- Born: 1970 (age 55–56) Iowa City, Iowa, U.S.
- Education: University of California, Los Angeles (BA) San Francisco Art Institute Rhode Island School of Design (MFA)
- Spouse: Neera Tanden ​(m. 1999)​
- Children: 2

= Benjamin Edwards (artist) =

American visual artist and writer

Benjamin Edwards (born 1970) is an American visual artist known for his work with satellite maps, architectural blueprints, and computer models as source material. He is the husband of political consultant and former government official Neera Tanden.

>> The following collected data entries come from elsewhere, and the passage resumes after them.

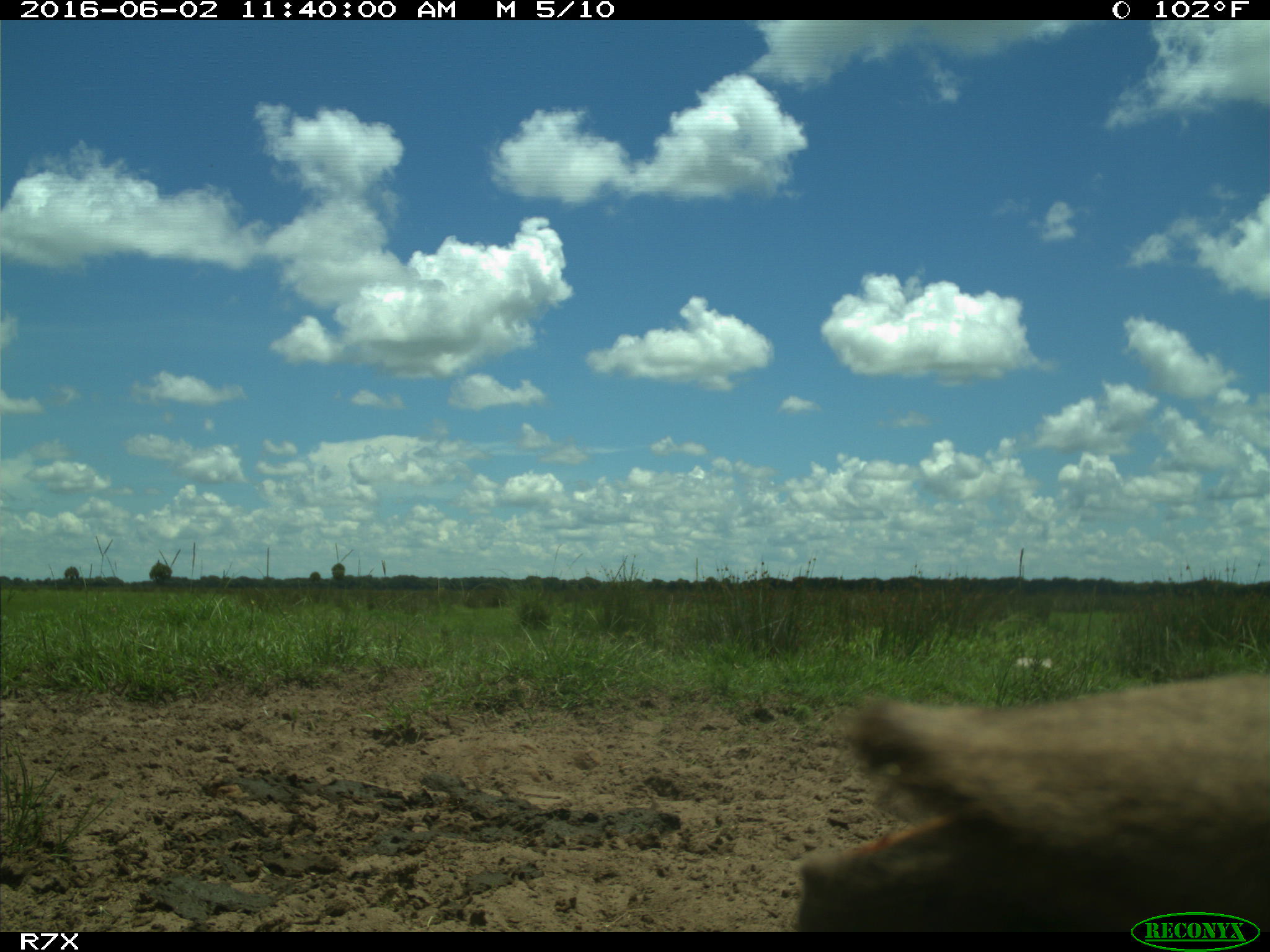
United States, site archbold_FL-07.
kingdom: Animalia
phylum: Chordata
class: Mammalia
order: Artiodactyla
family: Bovidae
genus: Bos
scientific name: Bos taurus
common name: domestic cow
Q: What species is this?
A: Bos taurus (domestic cow).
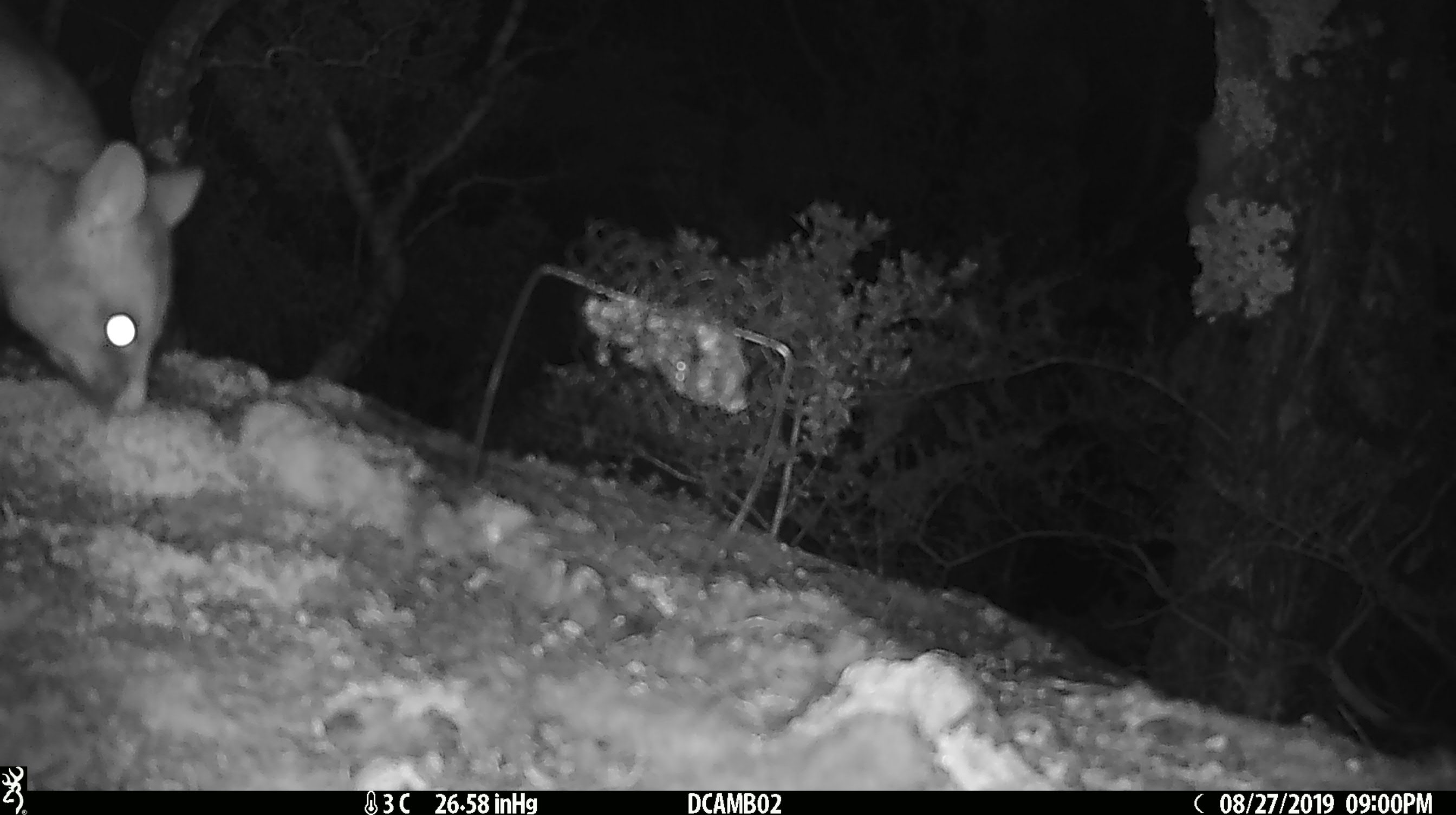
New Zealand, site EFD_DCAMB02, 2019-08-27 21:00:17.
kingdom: Animalia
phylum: Chordata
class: Mammalia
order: Diprotodontia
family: Phalangeridae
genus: Trichosurus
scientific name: Trichosurus vulpecula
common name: common brushtail possum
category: possum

==Early life and education==
Benjamin Edwards was born in Iowa City, Iowa. He earned a bachelor's degree from University of California, Los Angeles and studied toward a master's in painting at the San Francisco Art Institute before earning a Master of Fine Arts from the Rhode Island School of Design.

==Career==
Edwards is known for his paintings that employ appropriated imagery such as satellite maps, architectural blueprints or computer models as source material. His 2004 painting Immersion, for example, used cartography to explore the impact of the highway system on the development of the American suburbs. His 1998 work Starbucks: Seattle: Compression compressed all of the Starbucks stores in Seattle into one image. In other works, he has created landscapes from images of fast-food restaurants, commercial signs, condominiums, shopping malls, convenience stores or corporate logos.

==Collections==
- Carnegie Museum of Art
- Museum of Modern Art, New York
- Orlando Museum of Art

== Personal life ==
Edwards is married to Neera Tanden, a lawyer and Democratic political advisor. Tanden was the nominee-designee for Director of the Office of Management and Budget in the Joe Biden presidential administration briefly before her nomination was withdrawn after opposition.